Defamation. Regarding Vo’s defamation claims, PissedConsumer defended on 47 USC 230. In one of the most important cyberlaw rulings of 2011, PissedConsumer won a 230 defense in the analogous Ascentive case, but the court doesn’t reach the same conclusion here:

at this stage of the litigation before any discovery has been conducted there are certainly allegations whether the initial defamatory content posted on the pissedconsumer website was attributed to the defendants themselves….Therefore the motion seeking to dismiss the initial statements is denied.

This adds to a long-simmering split in Section 230 jurisprudence: can a plaintiff defeat a motion to dismiss simply by alleging that the review website wrote the review in question? Some cases have said or implied yes (see, e.g., Children of America v. Magedson; Whitney v. Xcentric; HyCite v Badbusinessbureau; and I’m sure I’m forgetting others), while others have said no (see, e.g., Levitt v. Yelp). And of course, there was the Roommates.com train wreck on this very issue. If the answer is yes, the Section 230 immunity becomes substantially less effective; at minimum, it means the cases run longer, and plaintiffs can take expensive and disruptive discovery, even if the Section 230 immunity ultimately applies. In fact, given some courts’ wishy-washiness about Section 230 motions to dismiss, several experienced Section 230 litigators have told me that they sometimes skip a 230-based motion to dismiss and just push instead for a quick summary judgment.

Because it’s trivially easy for the plaintiff to allege that the review website wrote the review and therefore defeat an otherwise appropriate early Section 230 dismissal, I think courts need to screen the plaintiff’s allegations much more aggressively than this court did. See, e.g., Nemet Chevrolet v ConsumerAffairs, which didn’t rely on 47 USC 230 but still rejected the unsupported assertion that the review site fabricated reviews. First, I think Twombly/Iqbal require the plaintiff to allege more than just the bare assertion that the website wrote the review. The plaintiff should have to provide concrete allegations of facts uncovered in its research supporting the claim, and it should not be enough simply to have a hunch. Compare Frontier Van Lines v. Valley Solutions, which said that the bare assertion of review website authorship didn’t clear Iqbal, but the court didn’t grant the motion to dismiss either. Second, courts should more aggressively police plaintiffs’ Rule 11 investigation obligation. In my opinion, if plaintiffs are just making up facts and defeating motions to dismiss based on these fictions, they should have to pay for the defendants’ resulting expenses.

We’ll find out if Vo has any juice behind its assertion later in the litigation. Perhaps the Section 230 motion will work better on summary judgment.

Bribery/Extortion. The court rejects the plaintiff’s commercial bribery claim, but it survives a RICO claim predicated on alleged extortion. The court says:

if PissedConsumer had the legal right to engage in the activities it was doing, then to request money in return for desisting from such activities cannot be considered extortion. [Eric’s note: the court doesn’t cite Coase, but this is quintessentially Coasean!] Since it has already been determined that some of PissedConsumer’s posts were possibly defamatory and hence fully unlawful, the $5,000 request cannot be viewed as merely nothing more than “hard bargaining” [Eric’s note: the court’s double negative makes that a hard sentence to parse]
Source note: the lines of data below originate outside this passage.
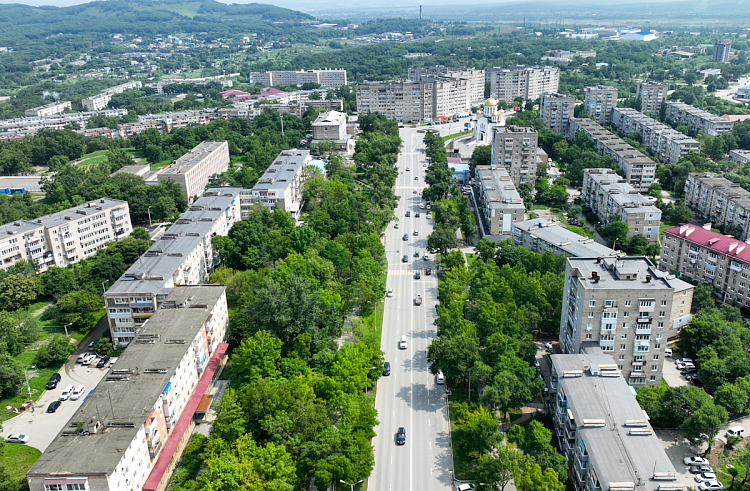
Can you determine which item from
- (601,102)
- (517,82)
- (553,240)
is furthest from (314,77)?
(553,240)

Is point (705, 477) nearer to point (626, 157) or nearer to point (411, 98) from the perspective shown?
point (626, 157)

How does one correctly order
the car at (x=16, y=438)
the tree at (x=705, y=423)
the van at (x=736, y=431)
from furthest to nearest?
the car at (x=16, y=438), the van at (x=736, y=431), the tree at (x=705, y=423)

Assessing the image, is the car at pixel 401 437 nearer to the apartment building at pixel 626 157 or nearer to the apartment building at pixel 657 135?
the apartment building at pixel 626 157

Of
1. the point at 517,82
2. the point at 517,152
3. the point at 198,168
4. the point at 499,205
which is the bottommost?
the point at 499,205

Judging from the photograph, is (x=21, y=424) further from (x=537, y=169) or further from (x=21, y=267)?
(x=537, y=169)

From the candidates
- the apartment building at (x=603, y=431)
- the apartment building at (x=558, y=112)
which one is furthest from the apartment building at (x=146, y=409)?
the apartment building at (x=558, y=112)

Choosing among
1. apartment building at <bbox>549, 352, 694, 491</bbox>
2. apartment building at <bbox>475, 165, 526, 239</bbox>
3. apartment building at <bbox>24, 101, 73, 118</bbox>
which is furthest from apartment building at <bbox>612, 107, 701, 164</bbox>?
apartment building at <bbox>24, 101, 73, 118</bbox>

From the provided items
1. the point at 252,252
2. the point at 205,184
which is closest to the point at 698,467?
the point at 252,252
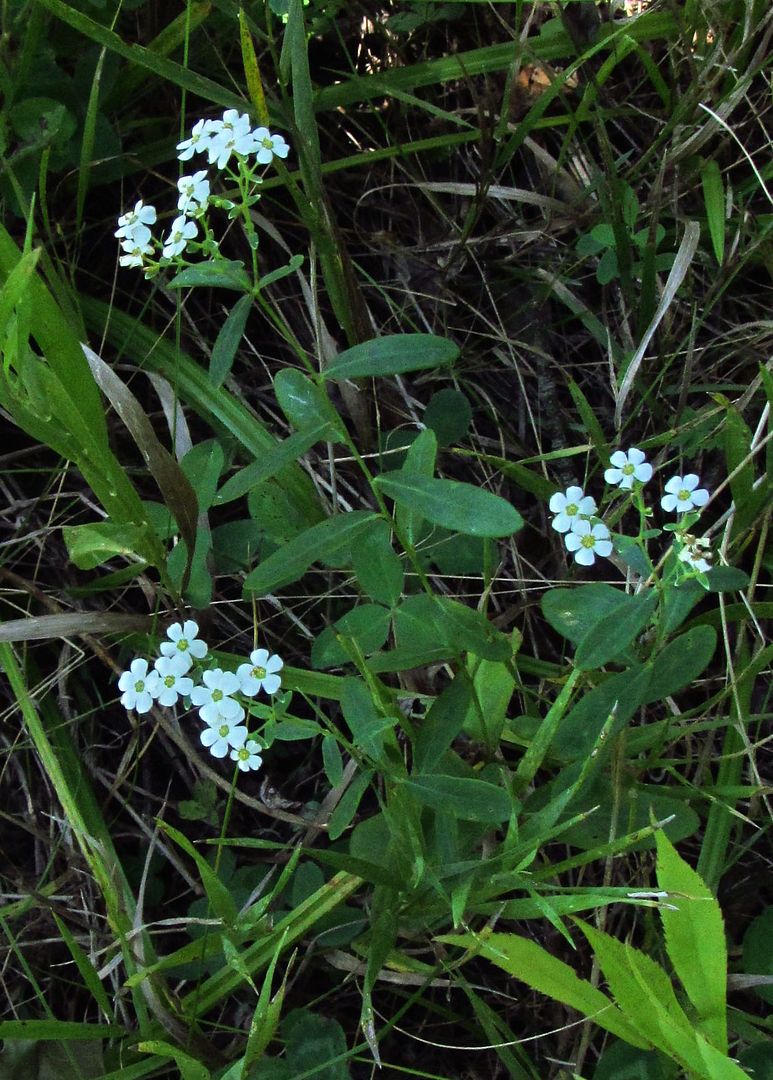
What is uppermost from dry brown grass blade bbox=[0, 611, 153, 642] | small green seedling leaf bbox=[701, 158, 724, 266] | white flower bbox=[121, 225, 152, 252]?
white flower bbox=[121, 225, 152, 252]

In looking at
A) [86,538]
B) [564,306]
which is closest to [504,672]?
[86,538]

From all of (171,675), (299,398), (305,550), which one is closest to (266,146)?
(299,398)

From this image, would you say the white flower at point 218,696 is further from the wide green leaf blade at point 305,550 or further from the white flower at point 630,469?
the white flower at point 630,469

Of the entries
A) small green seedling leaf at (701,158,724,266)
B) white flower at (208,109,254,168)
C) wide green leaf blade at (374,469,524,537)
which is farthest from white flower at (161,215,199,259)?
small green seedling leaf at (701,158,724,266)

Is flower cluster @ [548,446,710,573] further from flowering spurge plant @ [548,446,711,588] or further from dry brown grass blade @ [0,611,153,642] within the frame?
dry brown grass blade @ [0,611,153,642]

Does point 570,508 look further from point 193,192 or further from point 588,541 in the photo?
point 193,192

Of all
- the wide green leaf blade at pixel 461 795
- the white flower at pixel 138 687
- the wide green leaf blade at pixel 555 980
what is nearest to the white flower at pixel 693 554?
the wide green leaf blade at pixel 461 795

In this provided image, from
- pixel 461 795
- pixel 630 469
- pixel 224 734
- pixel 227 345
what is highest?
pixel 227 345
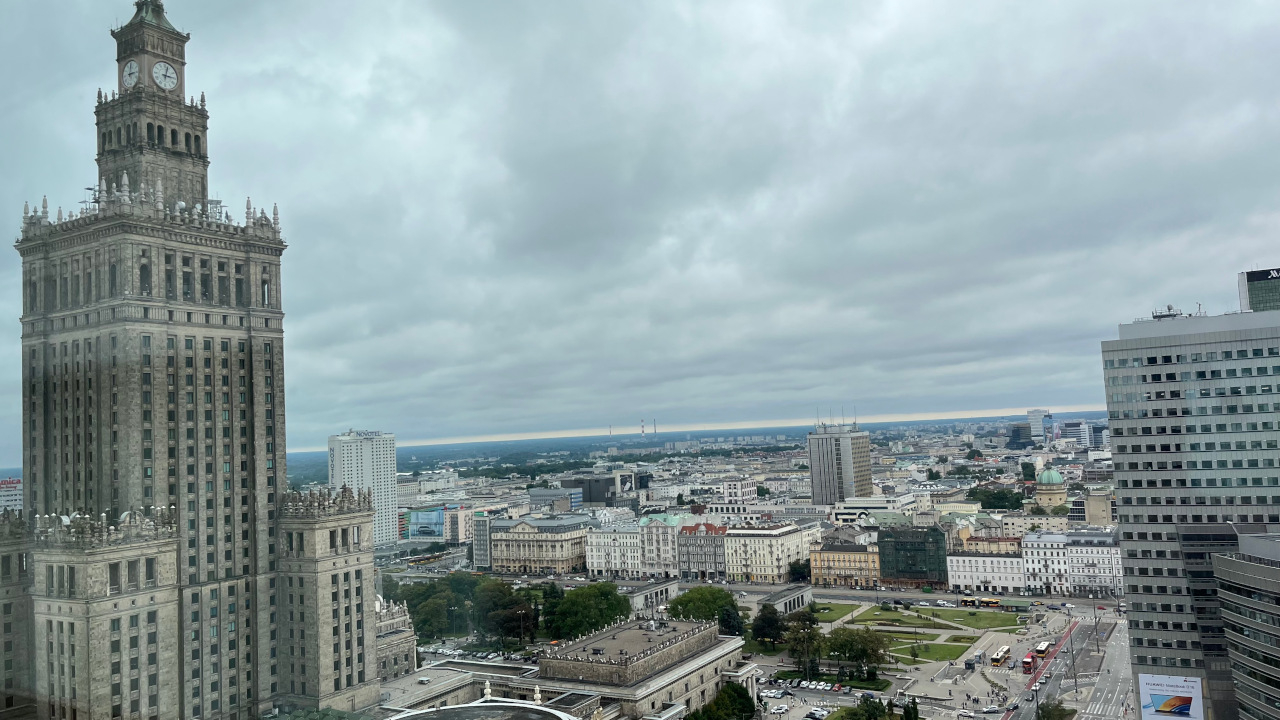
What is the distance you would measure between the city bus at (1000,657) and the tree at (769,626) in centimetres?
1891

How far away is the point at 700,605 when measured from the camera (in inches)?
3551

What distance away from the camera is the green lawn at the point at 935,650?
84375 millimetres

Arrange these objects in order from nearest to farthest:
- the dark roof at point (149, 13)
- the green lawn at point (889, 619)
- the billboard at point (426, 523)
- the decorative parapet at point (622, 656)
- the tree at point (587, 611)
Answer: the dark roof at point (149, 13) → the decorative parapet at point (622, 656) → the tree at point (587, 611) → the green lawn at point (889, 619) → the billboard at point (426, 523)

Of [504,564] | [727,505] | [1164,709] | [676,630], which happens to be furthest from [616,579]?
[1164,709]

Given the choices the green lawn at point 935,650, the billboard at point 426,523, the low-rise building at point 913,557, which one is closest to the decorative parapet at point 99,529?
the green lawn at point 935,650

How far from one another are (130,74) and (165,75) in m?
1.61

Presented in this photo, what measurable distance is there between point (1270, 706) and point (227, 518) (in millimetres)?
56808

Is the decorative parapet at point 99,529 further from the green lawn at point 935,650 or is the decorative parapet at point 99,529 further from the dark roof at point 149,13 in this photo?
the green lawn at point 935,650

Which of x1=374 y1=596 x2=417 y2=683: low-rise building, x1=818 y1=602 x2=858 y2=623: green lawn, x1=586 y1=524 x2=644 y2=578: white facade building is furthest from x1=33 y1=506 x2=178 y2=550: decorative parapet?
x1=586 y1=524 x2=644 y2=578: white facade building

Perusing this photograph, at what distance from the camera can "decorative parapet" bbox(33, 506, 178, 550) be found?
4175cm

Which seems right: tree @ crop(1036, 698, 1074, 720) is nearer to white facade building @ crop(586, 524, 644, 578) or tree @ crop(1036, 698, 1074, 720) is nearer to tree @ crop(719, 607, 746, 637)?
tree @ crop(719, 607, 746, 637)

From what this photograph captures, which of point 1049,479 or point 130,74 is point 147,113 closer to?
point 130,74

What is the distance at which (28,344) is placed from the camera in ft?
153

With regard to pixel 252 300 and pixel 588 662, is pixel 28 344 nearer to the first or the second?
pixel 252 300
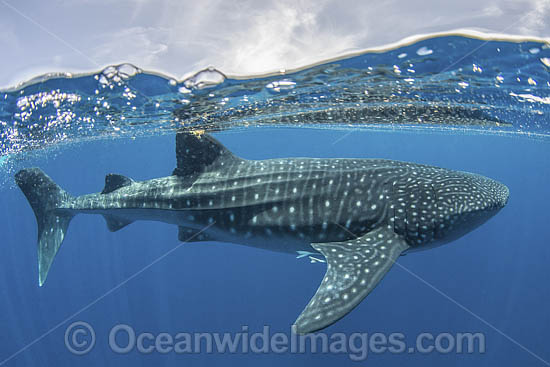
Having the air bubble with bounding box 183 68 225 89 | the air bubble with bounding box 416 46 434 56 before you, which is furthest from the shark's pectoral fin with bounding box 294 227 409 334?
the air bubble with bounding box 183 68 225 89

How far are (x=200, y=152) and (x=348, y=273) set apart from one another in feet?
11.8

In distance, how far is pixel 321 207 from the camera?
4.88 metres

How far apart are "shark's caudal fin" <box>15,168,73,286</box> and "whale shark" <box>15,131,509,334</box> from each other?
1403mm

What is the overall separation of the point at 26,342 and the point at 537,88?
3064 centimetres

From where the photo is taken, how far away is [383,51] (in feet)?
20.5

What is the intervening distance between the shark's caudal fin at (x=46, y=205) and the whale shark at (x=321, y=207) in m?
1.40

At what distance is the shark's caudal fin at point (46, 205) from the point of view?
750 cm

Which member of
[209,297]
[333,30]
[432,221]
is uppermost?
[333,30]

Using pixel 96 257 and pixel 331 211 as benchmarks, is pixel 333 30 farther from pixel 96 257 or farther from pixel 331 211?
pixel 96 257

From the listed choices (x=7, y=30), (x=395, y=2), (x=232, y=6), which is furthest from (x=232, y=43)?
(x=7, y=30)

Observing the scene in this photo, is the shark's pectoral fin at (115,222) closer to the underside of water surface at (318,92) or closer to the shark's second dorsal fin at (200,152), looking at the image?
the shark's second dorsal fin at (200,152)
In other words, just like the allegation that PissedConsumer authored the defamatory review defeated the Section 230 dismissal, it also helps the extortion-based RICO claim survive. This only reinforces how important is it/was for the court to gatekeep the plaintiff’s allegation that PissedConsumer wrote the review. Extortion charges are often leveled at Ripoff Report as well. Although I doubt Vo’s extortion claim will succeed in the end, I imagine other plaintiffs suing Ripoff Report and PissedConsumer will start sniffing around this RICO ruling for ways to keep their cases in court a little longer.

Trademark On the plus side, just like the Ascentive case, the court dismisses the trademark claims because the name PissedConsumer makes it clear to consumers what they are going to get. This extends the precedent that a trademark workaround to Section 230’s immunity for review websites may not exist.